Könnt ihr mir eventuell weiterhelfen?

Edit: Ich habe eine aktuelle Version (5.09.04.1540] direkt bei ami.com geladen. Wenn ich dort auf "Flash" klicke wird der Speicherbereich ausgelesen. Anschließen erscheint ein Fenster, in dem ich darauf hingewiesen werde, dass ich sichergehen soll, dass kein Programm den Update Prozess stört usw. Wenn ich anschließend auf "Ok" klicke passiert rein gar nichts mehr. Die unteren Button sind weiterhin ausgegraut und ich kann das Programm nur noch über das X schließen. Das Flashen per AFUDOS geht auch nicht. Vermutlich aufgrund des Alters bekomme ich dort auch nur Erro 46 angezeigt.

Das ist echt zum verrückt werden!


----------



## BluntMyLife (21. Februar 2018)

svenscherner schrieb:


> Ich habe jetzt eine Möglichkeit gefunden ein Downgrade zu machen. Mein Rechner läuft nun wieder und muss nicht entsorgt werden.
> 
> Falls noch jemand den Fehler gemacht hat, hier ist eine Anleitung von mir wie es funktioniert. Ich konnte erfolgreich von der 3803 auf die 3402 downgraden.
> 
> ...



Hallo zusammen,

ich habe mich in diesem Forum registriert um einfach mal "Danke" zu sagen.
Deine Anleitung rettet mir einfach den Ars**  

Ich selber bin/war von dem gleichen Problem betroffen.

Board: Asus Prime X370
RAM: G.SKILL Flare X 16GB (8*2).

Vor 3803 lief alles problemlos mit D.O.C.P. und 3200 Mhz. Seit dem 3803 nur Bluescreens mit verschiedenen Fehlermeldungen gehabt.
Ohne D.O.C.P. läuft es problemlos, also kann es nur am RAM overclock liegen...

Vielen Dank für die tolle, bebilderte Anleitung und die enthaltenen Links zu den Tools.
Ich schätze deine Hilfsbereitschaft sehr!

EDIT: Problem ist, ich weiß nicht welche Bios Version ich davor hatte, da ich nie Updates seit September 2017 gemacht habe. Kann mir jemand eine Version empfehlen auf der alles stabil läuft? Gibt ja noch die 3404 und 3203..


----------



## KaterTom (21. Februar 2018)

3404 ind 3202 lieber nicht! Die letzte davor, die gut lief war glaube ich das 1202.


----------



## BluntMyLife (21. Februar 2018)

Danke.  1201 wäre die letzte bevor der Sprung auf 3XXX kommt und damit auch der Hinweis im Changelog auf "Update to AGESA XXXX". 
Gibt es einen speziellen Grund warum @svenscherner trotzallem die 3402 statt 1201 bevorzugt?

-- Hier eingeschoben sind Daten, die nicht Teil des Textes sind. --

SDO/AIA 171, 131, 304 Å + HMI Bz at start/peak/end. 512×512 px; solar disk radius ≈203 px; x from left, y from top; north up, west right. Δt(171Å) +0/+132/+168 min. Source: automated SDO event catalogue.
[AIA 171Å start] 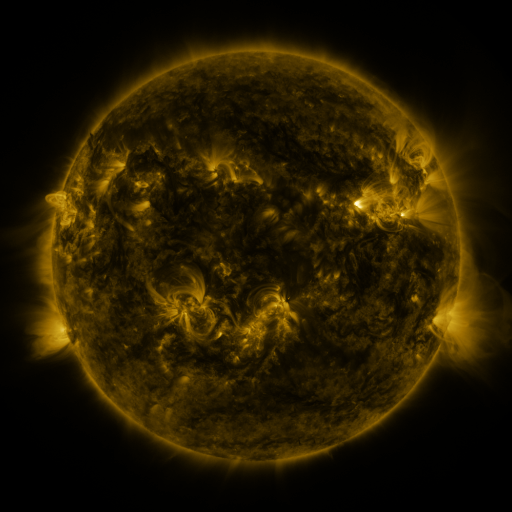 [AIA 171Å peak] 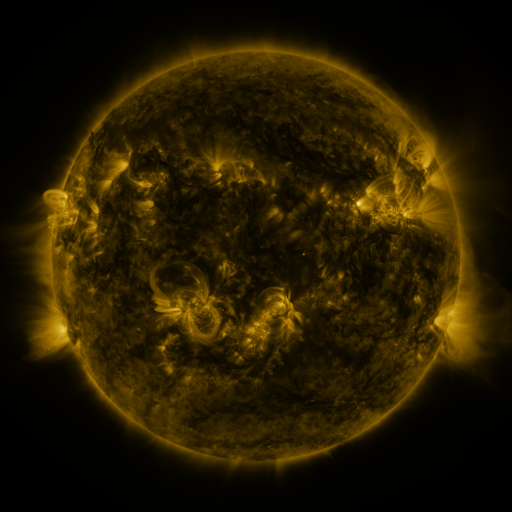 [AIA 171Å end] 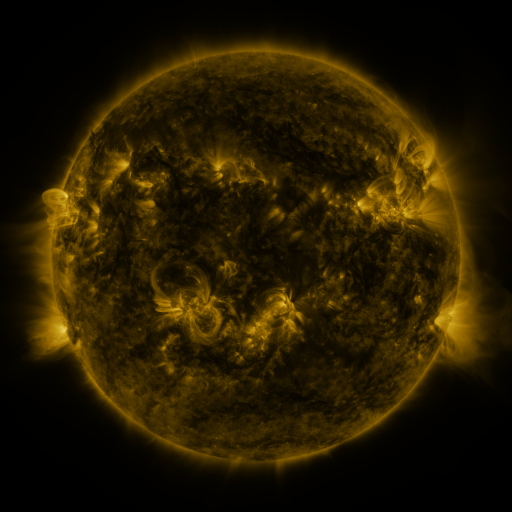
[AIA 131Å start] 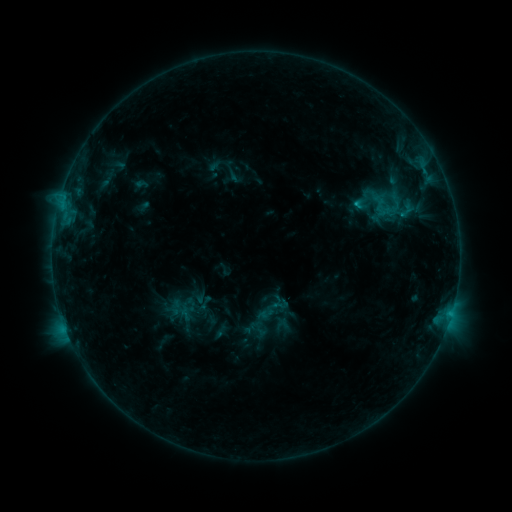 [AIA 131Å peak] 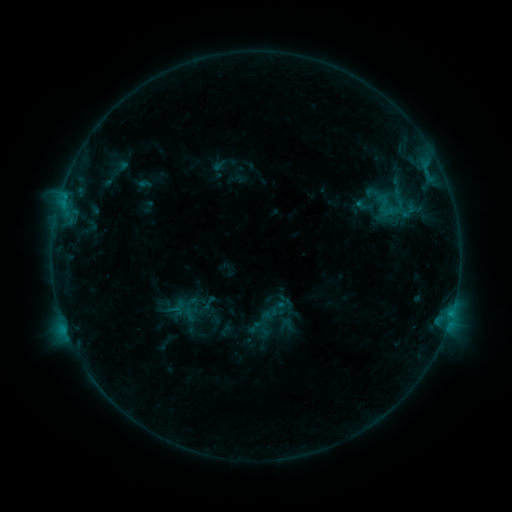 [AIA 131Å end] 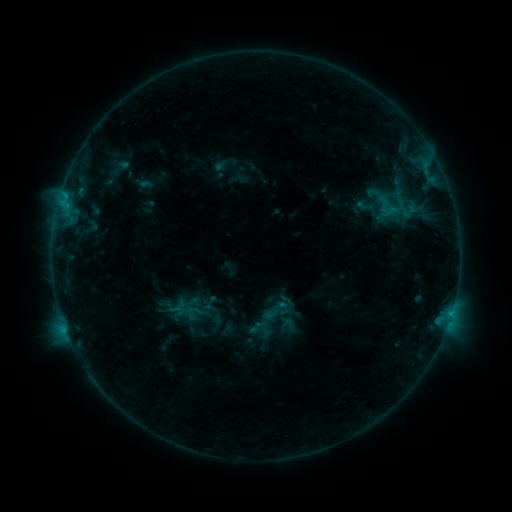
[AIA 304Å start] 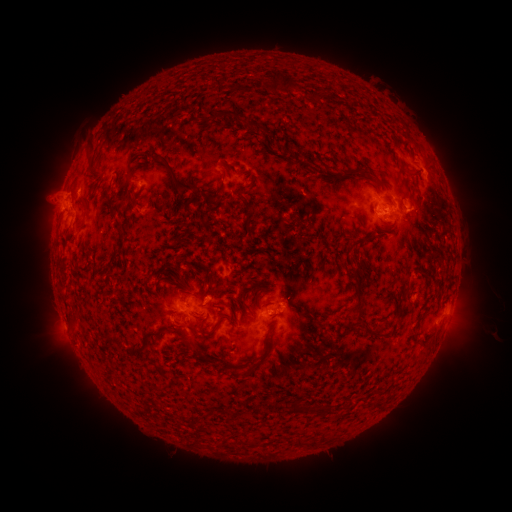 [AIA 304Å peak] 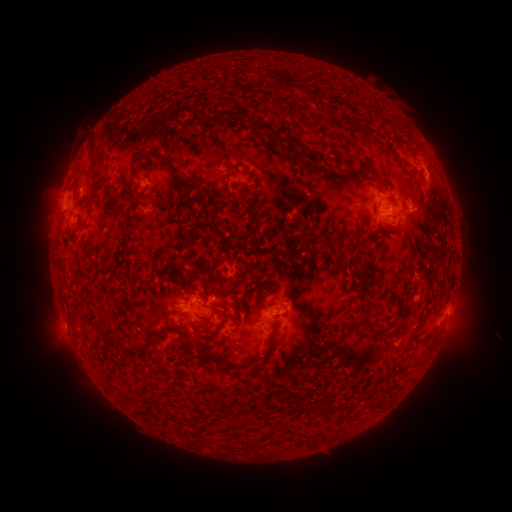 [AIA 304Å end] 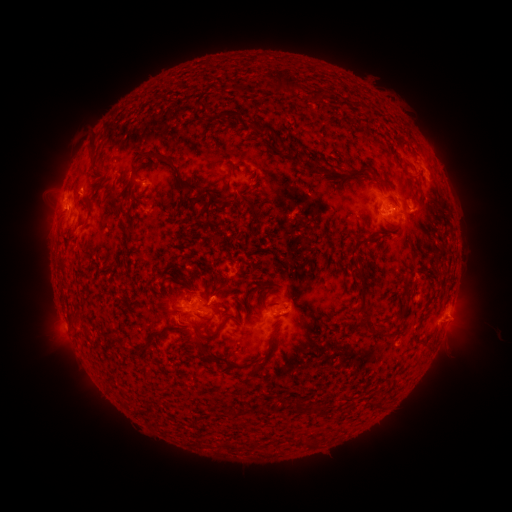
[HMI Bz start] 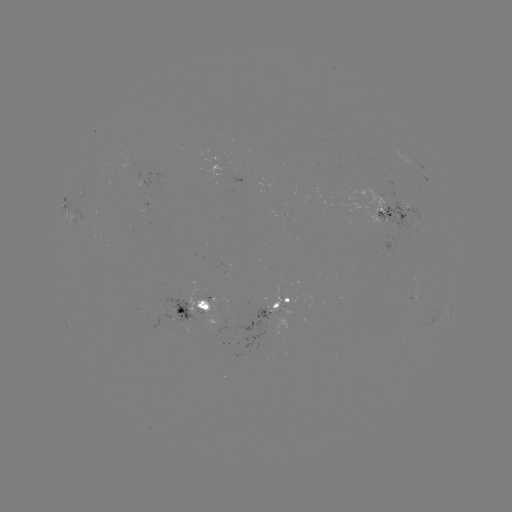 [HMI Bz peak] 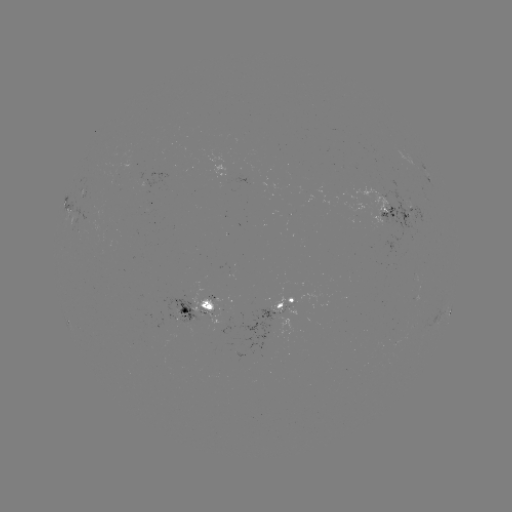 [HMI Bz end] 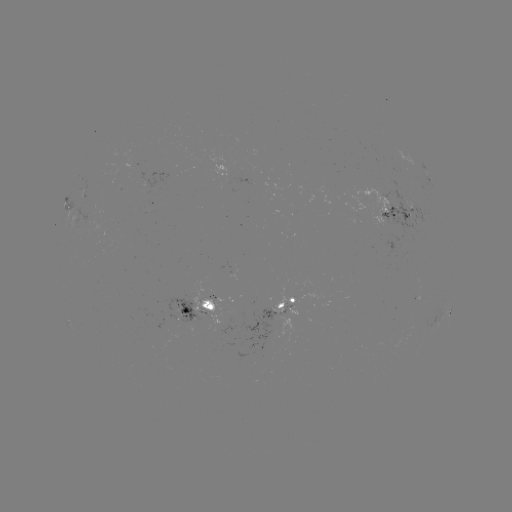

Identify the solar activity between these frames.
emerging-flux region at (285, 306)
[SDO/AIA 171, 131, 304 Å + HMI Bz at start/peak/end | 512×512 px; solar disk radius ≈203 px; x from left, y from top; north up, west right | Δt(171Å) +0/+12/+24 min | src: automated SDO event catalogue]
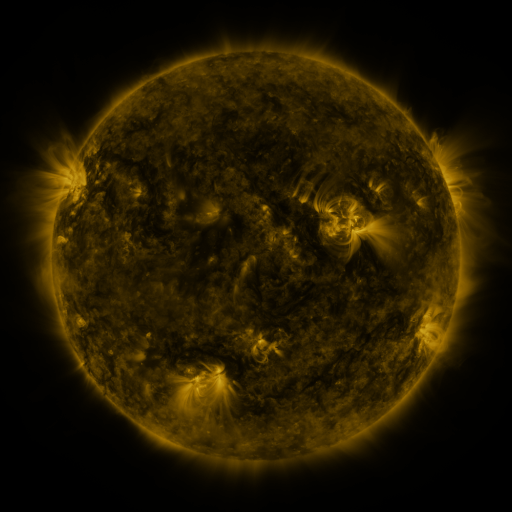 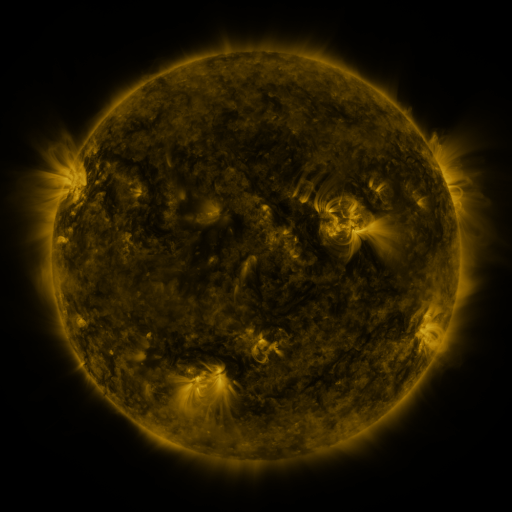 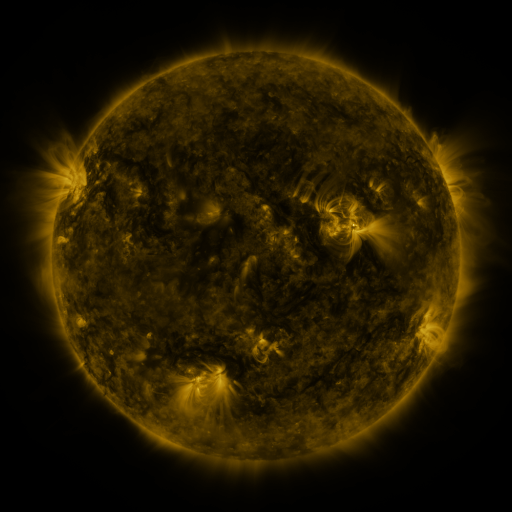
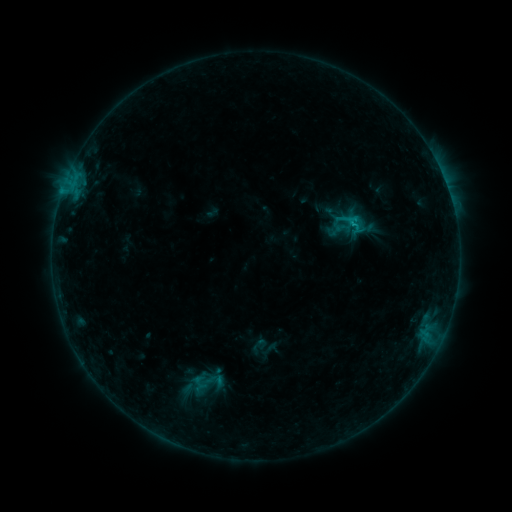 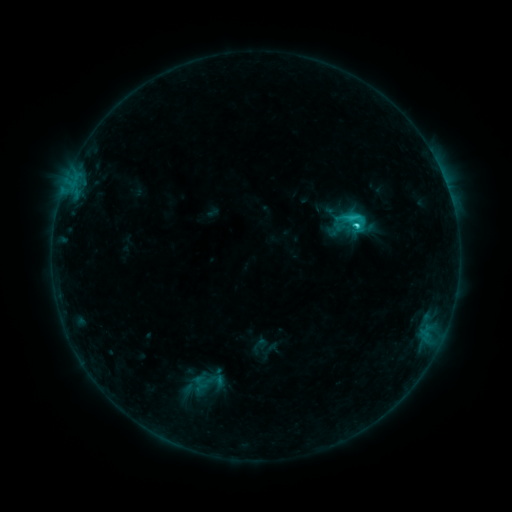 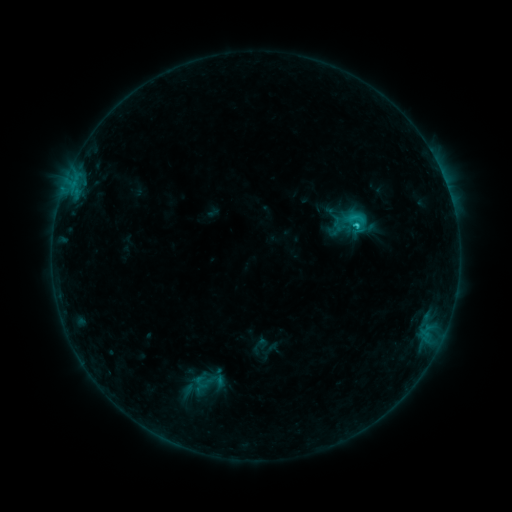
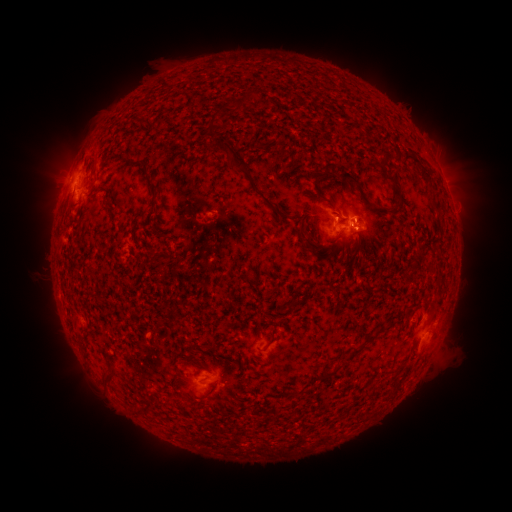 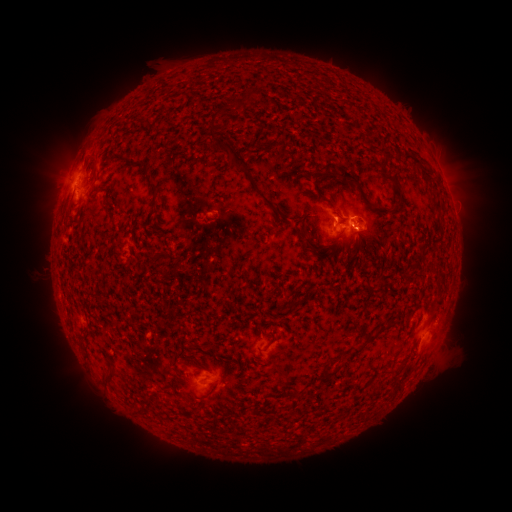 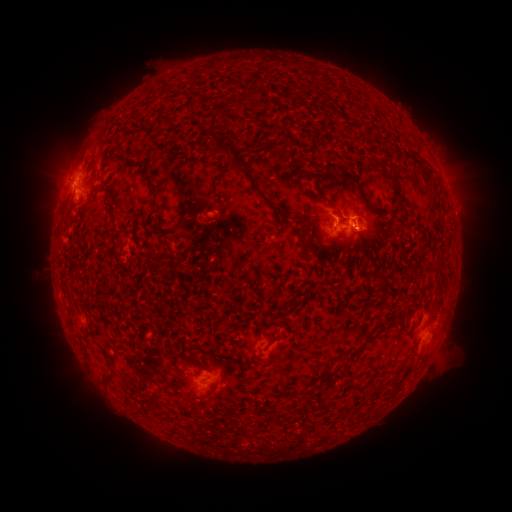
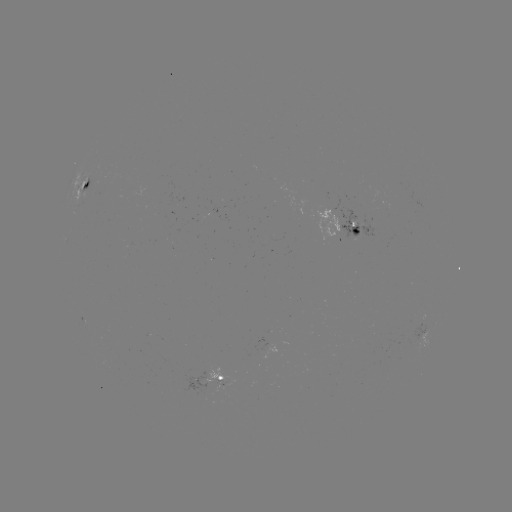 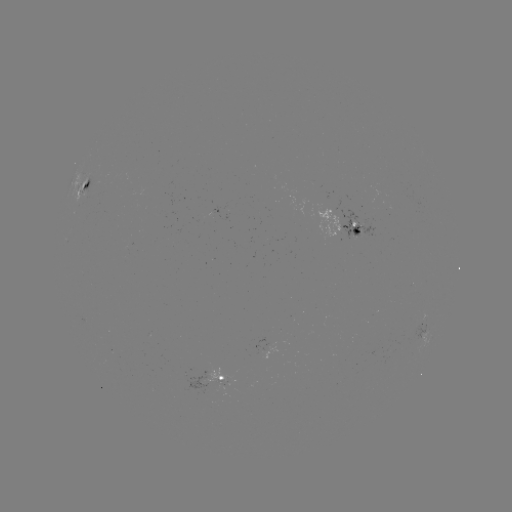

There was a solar flare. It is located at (354, 228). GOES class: C3.0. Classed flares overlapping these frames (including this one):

EDIT: Kurzes Update für die, die auch die G.SKILL Flare X benutzen: Wenn man D.O.C.P mit 3066 Mhz statt 3200 Mhz einstellt, dann scheint es auch zu funktionieren. Anders als bei 3200 Mhz spuckt Memtest86 nicht sofort nach 2 sek einen Fehler aus. 5 Instanzen sind bei mir parallel bis 100% durchgelaufen ohne Fehler. Ich frage mich, ob ASUS von dem Problem mit 3200 weiß :O Hoffentlich werden die das beheben


----------



## mangel76 (27. Februar 2018)

BluntMyLife schrieb:


> EDIT: Kurzes Update für die, die auch die G.SKILL Flare X benutzen: Wenn man D.O.C.P mit 3066 Mhz statt 3200 Mhz einstellt, dann scheint es auch zu funktionieren. Anders als bei 3200 Mhz spuckt Memtest86 nicht sofort nach 2 sek einen Fehler aus. 5 Instanzen sind bei mir parallel bis 100% durchgelaufen ohne Fehler. Ich frage mich, ob ASUS von dem Problem mit 3200 weiß :O Hoffentlich werden die das beheben



So liefen meine GSkill 2x16GB 3200CL14 bisher auch, auf 3200 instabil, aber auf 3066 alles gut. Jetzt, mit dem 3803, muss ich selbst für 3066 mehr Spannung auf SOC und RAM geben, die 3200 booten gar nicht mehr. Da hatte ich mir mehr versprochen, gerade wenn man die Verbesserungen bei anderen so gelesen hat. Eventuell werde ich auch wieder downgraden. Gut, dass es anscheinend doch eine Möglichkeit gibt.


----------



## svenscherner (24. April 2018)

Nach einigen Monaten habe ich es nochmal mit der neusten Bios Version versucht 4008. Leider ist die Version noch schlimmer wie die von damals. Mit der 4008 ist es nun gar nicht mehr möglich selbst auf Werkseinstellungen in Windows zu booten.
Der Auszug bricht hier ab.